Exhibit A, being Mr. Schwyzer himself.
Enough with the pile-on’s, people; I don’t see how it helps, and what’s worse, it is boring. If anyone finds anyone/anything here that turpitudinous, or whatever the adjective is, and it bothers them that much, there’s other blogs they can hang out on. Instead of subjecting themselves to the knowledge of said turpitude, for the slight reward of getting to dump on someone whose youthful days weren’t perfect like their own.
Good clarification, Pthalo, that being someone’s first can be a privilege to be grateful for, and a responsibility to uphold, instead of a prize to carry away. And yes, Tom, there are always new firsts. And thanks, Asmo, for blowing up the size myth.
Hugo, is there something wrong with the Thursday poem post? I can’t get the comment thing to load.
[Had something else to say, but distracted by flock of vibrators taking off from below the window]
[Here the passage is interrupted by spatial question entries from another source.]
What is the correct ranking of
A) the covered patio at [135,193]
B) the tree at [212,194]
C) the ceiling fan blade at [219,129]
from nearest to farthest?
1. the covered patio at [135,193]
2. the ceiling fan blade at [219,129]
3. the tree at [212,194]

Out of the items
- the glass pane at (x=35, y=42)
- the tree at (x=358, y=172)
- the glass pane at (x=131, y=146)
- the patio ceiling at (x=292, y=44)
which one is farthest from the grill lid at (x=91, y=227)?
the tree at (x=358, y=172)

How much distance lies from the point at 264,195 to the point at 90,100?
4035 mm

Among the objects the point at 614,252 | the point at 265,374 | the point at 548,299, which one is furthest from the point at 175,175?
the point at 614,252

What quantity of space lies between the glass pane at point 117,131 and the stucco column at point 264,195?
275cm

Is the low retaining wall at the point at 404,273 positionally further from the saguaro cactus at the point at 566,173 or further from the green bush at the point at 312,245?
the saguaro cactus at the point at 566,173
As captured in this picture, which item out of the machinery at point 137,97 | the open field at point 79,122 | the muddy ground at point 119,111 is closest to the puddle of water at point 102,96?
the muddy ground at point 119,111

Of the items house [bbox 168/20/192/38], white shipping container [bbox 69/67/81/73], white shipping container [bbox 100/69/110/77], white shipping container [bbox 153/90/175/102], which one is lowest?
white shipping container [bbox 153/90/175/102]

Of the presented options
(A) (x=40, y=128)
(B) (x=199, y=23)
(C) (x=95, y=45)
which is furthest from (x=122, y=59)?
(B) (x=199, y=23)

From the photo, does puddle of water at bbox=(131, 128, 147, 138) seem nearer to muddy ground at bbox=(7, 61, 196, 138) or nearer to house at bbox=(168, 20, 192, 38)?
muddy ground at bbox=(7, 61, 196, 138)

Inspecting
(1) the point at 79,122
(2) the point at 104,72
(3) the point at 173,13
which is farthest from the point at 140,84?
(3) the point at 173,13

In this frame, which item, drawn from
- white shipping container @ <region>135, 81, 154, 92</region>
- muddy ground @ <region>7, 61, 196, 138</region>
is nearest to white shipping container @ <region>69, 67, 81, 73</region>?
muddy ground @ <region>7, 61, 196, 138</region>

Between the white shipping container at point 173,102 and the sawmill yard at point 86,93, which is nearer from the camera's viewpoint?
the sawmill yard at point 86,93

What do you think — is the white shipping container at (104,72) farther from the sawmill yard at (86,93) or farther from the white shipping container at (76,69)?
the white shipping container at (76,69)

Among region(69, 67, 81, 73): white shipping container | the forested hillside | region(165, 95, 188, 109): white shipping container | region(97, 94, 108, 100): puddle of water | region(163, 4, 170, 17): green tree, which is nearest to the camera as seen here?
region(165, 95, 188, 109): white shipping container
Angiportus: “I think all this obsession with being the 1st for whatever is just competition, just wanting to outdo everyone else.”
No, it isn’t that at all. Nothing I wrote was even remotely about a person “bagging” a long list of neophytes (either romantically or sexually) — though that’s what it morphed into after what I wrote was misrepresented three times over and even on another blog. I was writing about one person looking for one person, one whose similar past makes her/him a more likely candidate as a soul-mate (if I could only get some of you to think in other-than-sexual terms for one day).
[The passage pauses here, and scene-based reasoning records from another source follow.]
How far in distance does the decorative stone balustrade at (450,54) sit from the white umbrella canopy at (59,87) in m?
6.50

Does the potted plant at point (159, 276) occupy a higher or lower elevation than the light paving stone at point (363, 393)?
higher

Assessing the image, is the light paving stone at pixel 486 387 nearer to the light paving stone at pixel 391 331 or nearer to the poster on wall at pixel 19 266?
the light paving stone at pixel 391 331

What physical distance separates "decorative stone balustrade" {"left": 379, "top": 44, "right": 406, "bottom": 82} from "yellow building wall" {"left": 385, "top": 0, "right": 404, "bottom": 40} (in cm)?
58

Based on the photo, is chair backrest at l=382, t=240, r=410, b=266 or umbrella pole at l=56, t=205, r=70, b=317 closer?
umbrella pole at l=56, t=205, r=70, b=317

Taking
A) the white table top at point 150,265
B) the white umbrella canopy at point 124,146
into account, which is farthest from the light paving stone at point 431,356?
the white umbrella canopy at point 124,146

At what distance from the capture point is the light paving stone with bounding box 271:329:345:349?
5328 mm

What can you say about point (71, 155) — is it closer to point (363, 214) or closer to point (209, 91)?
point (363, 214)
Re: I was writing about one person looking for one person, one whose similar past makes her/him a more likely candidate as a soul-mate
Just so, BMMG 39. It’s perfectly natural and healthy for sexually inexperienced men to be attracted to sexually inexperienced women, as opposed to looking for the female equivelent of Mr. Schwyzer, who’s been around the block so many times that he runs a tab at the corner store.
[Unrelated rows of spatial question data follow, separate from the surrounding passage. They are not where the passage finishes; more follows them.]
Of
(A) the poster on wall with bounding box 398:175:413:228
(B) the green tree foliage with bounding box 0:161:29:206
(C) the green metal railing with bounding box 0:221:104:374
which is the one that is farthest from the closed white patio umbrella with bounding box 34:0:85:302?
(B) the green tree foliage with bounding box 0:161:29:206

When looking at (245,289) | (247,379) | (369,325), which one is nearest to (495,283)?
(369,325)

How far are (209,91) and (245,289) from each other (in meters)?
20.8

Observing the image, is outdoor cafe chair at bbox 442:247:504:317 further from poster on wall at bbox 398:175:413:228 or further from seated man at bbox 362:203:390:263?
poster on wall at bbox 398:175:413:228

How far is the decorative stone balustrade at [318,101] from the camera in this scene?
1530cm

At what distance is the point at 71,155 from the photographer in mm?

The number of partners=vaginal size myth would seem to be pretty much busted by the fact that mothers do not have baby sized vaginas after giving birth.
My apologies, bmmg39, I didn’t mean to say that you were one of the competitive ones, only that some other folks seem to be.
I wonder someone hasn’t started a myth about penile erosion due to “excessive” sexual experience. One stupidity against another…but I guess we really don’t need any more such myths.